Monday, April 12, 2004

They looked like nice enough townies

So, if this was the in-person, vocal version of this story, I'd really draw it out and add in faces and crap, but (short of finding a scanner, which I need to do anyway as I finally have pics of myself with short hair and I'm sure someone out there wants to see that) instead y'all get the slightly chopped down version of Monday's Saga.

I was sent to pick up some props for the musical, and (after finding directions to what I thought was the proper street off Mapquest or Yahoo or something) decided to just bike there instead of asking around for a car ride. Unfortunately, I didn't look at the fact that the trip (by car) was supposed to take three miles - not much in an automobile, a whole bunch on my legs.

Before getting lost.

And lost.

And back on track before getting lost again.

Eventually, I did manage to find the path again, though by this point I was basically behind Wal-Mart (for those of you with an idea of how Kirksville is laid out). I made it to the road listed on the sheet and started looking for the antiques store that was supposed to be there.

Obviously, it wasn't. The map, in its infinate brillance, had sent me to "Dogwood Street" instead of "Dogwood Lane." Somewhat less than amused, I decided Wal-Mart owed me something new and pretty because I'd taken all that pointless time to end up three miles away from campus and was in no mood to return to the highway and all the scary fast cars.

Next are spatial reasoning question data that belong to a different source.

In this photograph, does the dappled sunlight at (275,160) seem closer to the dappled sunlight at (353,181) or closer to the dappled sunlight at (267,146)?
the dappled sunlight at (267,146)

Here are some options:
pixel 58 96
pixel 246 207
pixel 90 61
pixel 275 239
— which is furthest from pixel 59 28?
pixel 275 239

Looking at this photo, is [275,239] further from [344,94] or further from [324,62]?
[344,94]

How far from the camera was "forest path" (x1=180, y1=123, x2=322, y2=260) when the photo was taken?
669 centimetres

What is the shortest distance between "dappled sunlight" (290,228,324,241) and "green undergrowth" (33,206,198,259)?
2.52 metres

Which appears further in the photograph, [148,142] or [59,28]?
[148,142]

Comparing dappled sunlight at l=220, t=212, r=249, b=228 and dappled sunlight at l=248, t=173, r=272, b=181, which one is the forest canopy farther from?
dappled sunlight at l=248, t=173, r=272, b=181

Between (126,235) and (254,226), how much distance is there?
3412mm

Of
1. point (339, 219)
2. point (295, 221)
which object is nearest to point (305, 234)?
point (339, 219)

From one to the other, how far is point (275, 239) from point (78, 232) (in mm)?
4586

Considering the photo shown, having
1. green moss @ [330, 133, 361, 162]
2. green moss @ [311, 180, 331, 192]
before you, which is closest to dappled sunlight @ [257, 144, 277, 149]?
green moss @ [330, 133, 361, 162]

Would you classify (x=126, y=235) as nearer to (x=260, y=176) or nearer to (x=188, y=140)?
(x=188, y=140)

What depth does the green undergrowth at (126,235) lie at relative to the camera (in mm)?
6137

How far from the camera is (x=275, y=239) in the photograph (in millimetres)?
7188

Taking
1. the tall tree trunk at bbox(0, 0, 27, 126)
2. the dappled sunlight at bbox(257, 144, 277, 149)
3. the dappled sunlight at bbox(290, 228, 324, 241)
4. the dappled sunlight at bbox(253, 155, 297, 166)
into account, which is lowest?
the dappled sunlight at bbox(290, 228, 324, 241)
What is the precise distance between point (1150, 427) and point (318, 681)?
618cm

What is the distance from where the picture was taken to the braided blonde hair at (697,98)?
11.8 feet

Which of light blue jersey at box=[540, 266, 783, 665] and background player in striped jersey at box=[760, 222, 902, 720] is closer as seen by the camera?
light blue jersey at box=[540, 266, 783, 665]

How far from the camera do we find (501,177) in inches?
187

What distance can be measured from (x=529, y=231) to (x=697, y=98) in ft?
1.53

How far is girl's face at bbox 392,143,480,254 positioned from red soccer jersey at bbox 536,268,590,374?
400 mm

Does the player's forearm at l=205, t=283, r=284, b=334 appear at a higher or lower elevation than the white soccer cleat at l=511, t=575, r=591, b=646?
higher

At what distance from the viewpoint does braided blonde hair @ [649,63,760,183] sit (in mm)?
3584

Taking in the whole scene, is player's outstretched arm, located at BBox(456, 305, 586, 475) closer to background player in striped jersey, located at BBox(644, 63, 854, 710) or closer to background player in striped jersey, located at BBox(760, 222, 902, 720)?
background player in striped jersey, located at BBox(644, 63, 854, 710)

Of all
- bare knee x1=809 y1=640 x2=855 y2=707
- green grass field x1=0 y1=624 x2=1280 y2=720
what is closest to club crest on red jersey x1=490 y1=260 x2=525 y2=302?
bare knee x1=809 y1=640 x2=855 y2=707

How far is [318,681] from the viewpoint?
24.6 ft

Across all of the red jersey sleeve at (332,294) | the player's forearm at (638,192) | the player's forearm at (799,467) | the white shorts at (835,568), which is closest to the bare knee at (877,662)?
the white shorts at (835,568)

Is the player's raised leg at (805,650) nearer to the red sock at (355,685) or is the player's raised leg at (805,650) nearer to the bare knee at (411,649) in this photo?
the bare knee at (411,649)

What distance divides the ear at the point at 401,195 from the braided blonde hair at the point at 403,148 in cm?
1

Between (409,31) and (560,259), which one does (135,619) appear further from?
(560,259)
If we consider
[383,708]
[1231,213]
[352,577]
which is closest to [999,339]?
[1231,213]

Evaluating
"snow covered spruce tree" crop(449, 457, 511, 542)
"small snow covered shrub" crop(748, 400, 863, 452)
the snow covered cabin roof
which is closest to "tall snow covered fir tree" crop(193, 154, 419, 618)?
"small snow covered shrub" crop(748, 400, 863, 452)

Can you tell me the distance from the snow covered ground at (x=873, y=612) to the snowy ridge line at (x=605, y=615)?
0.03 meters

So, I'm just pedaling along on a residental street, basically dead, when two nine-year-old-looking townies bike past. However, in the best part of the story (or, perhaps, just the universe deciding it had to make the trip up for me somehow), one of the townies yelled while going past [in the most wonderful lisp ever], "My fwiend wants your phwone numer!"

I'm sad to report that I had no fabulous comeback for the little helions, as my brain was approximately dead by that point. However, nearly everyone I know thinks it's hilarious that, what with my inner seven-year-old-ness, the nine-year-olds are after me.

It's amazing how worthwhile one little comment will make six miles of near-death experience seem okay.


That, and my legs must be friggin' awesome.